Your instructions »
Output the lines below as a JSON list of strings, one string per line and no blank lines. Start at the line containing "What is the camera-distance ranking of" and continue through the final line, including both.
□ □ □
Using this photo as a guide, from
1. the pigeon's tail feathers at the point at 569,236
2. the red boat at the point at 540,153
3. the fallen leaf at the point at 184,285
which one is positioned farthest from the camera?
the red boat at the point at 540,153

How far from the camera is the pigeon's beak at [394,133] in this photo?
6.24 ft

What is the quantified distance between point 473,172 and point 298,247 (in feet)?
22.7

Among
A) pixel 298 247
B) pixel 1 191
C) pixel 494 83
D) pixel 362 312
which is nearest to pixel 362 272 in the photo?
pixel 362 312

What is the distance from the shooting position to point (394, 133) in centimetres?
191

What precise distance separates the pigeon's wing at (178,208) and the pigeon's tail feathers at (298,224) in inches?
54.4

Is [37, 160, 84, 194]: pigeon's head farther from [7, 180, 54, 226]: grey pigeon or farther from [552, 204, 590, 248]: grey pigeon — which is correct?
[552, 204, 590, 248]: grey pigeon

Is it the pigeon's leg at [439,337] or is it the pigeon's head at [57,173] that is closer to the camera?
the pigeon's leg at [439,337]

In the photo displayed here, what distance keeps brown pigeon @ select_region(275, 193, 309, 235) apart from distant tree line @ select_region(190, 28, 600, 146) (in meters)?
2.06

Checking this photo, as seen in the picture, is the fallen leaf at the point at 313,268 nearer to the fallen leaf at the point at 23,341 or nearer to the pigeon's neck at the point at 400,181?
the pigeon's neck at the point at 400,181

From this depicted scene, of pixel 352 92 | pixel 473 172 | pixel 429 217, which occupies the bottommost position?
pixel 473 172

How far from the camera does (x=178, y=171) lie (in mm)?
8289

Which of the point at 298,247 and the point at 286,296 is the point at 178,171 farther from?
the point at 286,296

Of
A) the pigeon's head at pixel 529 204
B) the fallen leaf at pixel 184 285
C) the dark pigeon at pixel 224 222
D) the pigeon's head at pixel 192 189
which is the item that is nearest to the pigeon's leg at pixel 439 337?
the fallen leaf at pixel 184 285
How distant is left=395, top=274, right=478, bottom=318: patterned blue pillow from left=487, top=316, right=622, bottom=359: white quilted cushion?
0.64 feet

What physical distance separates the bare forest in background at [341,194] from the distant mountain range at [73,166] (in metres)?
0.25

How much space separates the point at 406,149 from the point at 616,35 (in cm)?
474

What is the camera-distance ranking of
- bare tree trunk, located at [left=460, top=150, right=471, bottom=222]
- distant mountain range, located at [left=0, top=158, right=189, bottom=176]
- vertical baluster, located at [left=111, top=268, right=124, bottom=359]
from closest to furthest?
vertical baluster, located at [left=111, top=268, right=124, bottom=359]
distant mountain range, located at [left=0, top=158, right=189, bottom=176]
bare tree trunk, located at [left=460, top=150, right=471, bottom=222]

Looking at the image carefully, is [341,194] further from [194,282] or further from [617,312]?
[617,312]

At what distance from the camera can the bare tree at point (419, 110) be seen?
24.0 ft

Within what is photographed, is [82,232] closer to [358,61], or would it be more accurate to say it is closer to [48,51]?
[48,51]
□ □ □
Solution for this problem »
[
  "What is the camera-distance ranking of",
  "- bare tree trunk, located at [left=460, top=150, right=471, bottom=222]",
  "- distant mountain range, located at [left=0, top=158, right=189, bottom=176]",
  "- vertical baluster, located at [left=111, top=268, right=124, bottom=359]",
  "from closest to furthest?",
  "vertical baluster, located at [left=111, top=268, right=124, bottom=359]",
  "distant mountain range, located at [left=0, top=158, right=189, bottom=176]",
  "bare tree trunk, located at [left=460, top=150, right=471, bottom=222]",
  "Looking at the image carefully, is [341,194] further from [194,282] or further from [617,312]?",
  "[617,312]",
  "At what distance from the camera can the bare tree at point (419, 110) be seen?",
  "24.0 ft",
  "Within what is photographed, is [82,232] closer to [358,61], or would it be more accurate to say it is closer to [48,51]?",
  "[48,51]"
]